The future of Logos as the Nigerian capital has been the subject of lengthy debate throughout the country for more than a year.
Many civic leaders have argued that Lagos has developed haphazardly and suffers the problems of uncontrolled urbanisation--traffic chaos, poor sanitation, poverty, inadequate medical facilities and services, poor transport services, poor roads, frequent water shortages and insufficient educational facilities.
The Federal Military Government's Commissioner for Health, Alhaji Aminu Kano described Lagos as "the dirtiest city in the African continent", while advocates of a new federal capital have called Lagos "the Calcutta of Africa"
Kaduna--a relatively modern city-about 360 miles (579 kilometres) north-east of Lagos -- has been favoured for its open design and scope for expansion.
The city began as an administration centre, housing state and Federal Government offices. But it has now developed into a prosperous industrial and commercial centre.
The city's population is less than a quarter of Lagos' 2,200,000 inhabitants.
The Federal Military Government of General Yakubu Gowon has taken no public stand on the question of the future of Lagos as the capital.
However, the Government plans to build a new complex in Lagos, costing some GBP 9,000,000 sterling (23,000,000 US dollars), to house the Federal Secretariat.
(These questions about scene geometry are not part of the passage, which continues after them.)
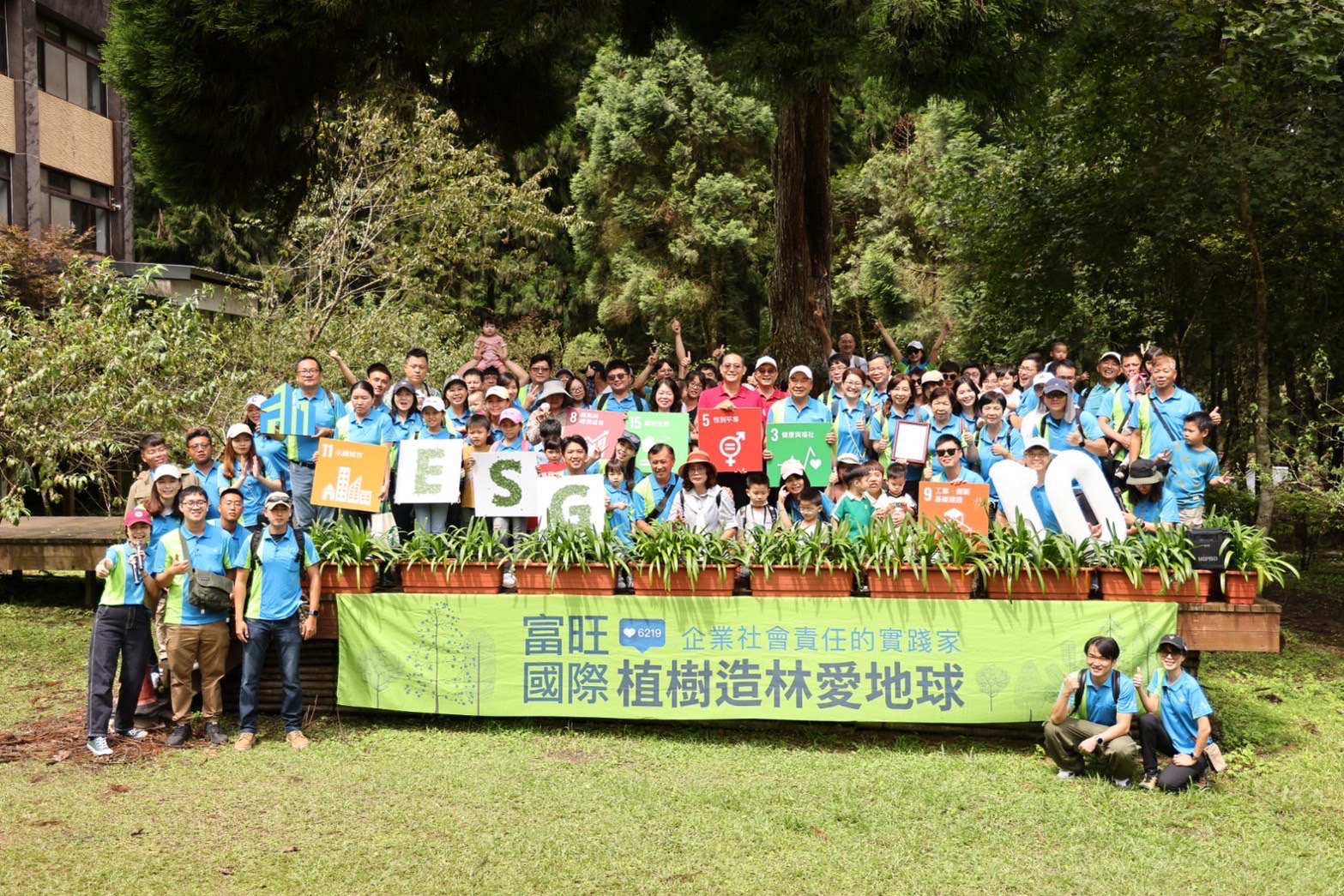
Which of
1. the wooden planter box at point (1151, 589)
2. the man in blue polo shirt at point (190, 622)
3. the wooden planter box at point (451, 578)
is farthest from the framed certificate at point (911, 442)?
the man in blue polo shirt at point (190, 622)

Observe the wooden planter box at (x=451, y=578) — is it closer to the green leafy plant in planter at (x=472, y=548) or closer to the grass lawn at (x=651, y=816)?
the green leafy plant in planter at (x=472, y=548)

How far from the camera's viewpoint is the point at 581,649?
702cm

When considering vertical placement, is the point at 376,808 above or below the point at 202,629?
below

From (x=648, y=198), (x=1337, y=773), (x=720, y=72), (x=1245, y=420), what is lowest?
(x=1337, y=773)

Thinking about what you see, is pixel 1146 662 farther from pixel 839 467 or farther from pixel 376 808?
pixel 376 808

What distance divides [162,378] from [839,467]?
6472 millimetres

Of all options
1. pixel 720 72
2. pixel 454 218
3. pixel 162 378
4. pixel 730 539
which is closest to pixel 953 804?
pixel 730 539

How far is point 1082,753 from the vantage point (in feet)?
21.1

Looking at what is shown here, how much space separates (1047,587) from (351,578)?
14.1 ft

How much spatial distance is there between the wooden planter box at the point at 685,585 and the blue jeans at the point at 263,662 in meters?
2.13

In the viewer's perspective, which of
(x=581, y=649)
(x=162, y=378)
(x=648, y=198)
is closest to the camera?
(x=581, y=649)

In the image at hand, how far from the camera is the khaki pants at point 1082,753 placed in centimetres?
623

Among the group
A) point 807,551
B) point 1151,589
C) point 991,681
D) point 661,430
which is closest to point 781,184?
point 661,430

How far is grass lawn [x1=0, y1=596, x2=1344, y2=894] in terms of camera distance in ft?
16.3
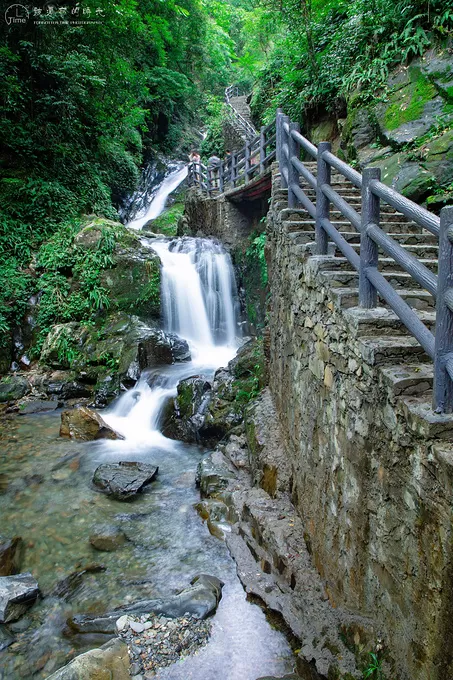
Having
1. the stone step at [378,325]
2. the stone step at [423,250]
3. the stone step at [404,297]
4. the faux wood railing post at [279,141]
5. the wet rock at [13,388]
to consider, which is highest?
the faux wood railing post at [279,141]

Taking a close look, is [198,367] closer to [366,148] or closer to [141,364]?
[141,364]

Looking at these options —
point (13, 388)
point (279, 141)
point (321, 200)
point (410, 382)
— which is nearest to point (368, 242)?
point (410, 382)

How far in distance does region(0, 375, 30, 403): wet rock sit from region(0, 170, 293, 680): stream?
0.81 metres

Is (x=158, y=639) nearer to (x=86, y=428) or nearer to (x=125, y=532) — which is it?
(x=125, y=532)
The Government has also promised to make a massive study of the capital's urban problems, under Nigeria's Third National Development Plan to be launched this year.
SYNOPSIS: The city of kaduna -- the capital of Nigeria's North Central State--has been gaining favour as a possible alternative to Lagos as the Federal capital. The city's open streets and colourful markets provide a contrast to Lagos, which has been described as the dirtiest city in the African continent, and the "Calcutta of Africa."
Kaduna is a relatively modern city, about three hundred and sixty miles north-east of Lagos. Many civic leaders advocating a new federal capital, have favoured kaduna for its open design and scope for expansion. The city was built early this century as an administrative centre, housing state and Federal offices. But it has now developed into a prosperous industrial and commercial centre. Under the Federal Military Government's Housing Programme, thousand of new houses and apartment blocks have expanded the city.
Many foreign investors have chosen Kaduna, rather than Lagos, to build administrative offices. Many civic leaders have said that Lagos suffers the problems of uncontrolled urbanisation-ranging from traffic chaos and water shortages to poverty and poor medical facilities.
Kaduna consumes about twelve million gallons of water a day and suffers relatively few water shortages. Plans are now in hand to boost the city's water supply to fifty million gallons a day.
Much of the city's development has been carried out by the Kaduna Capital Development Board. The Federal Government has taken no public stand on moving the capital to Kaduna and has plans for large-scale re-development of Lagos.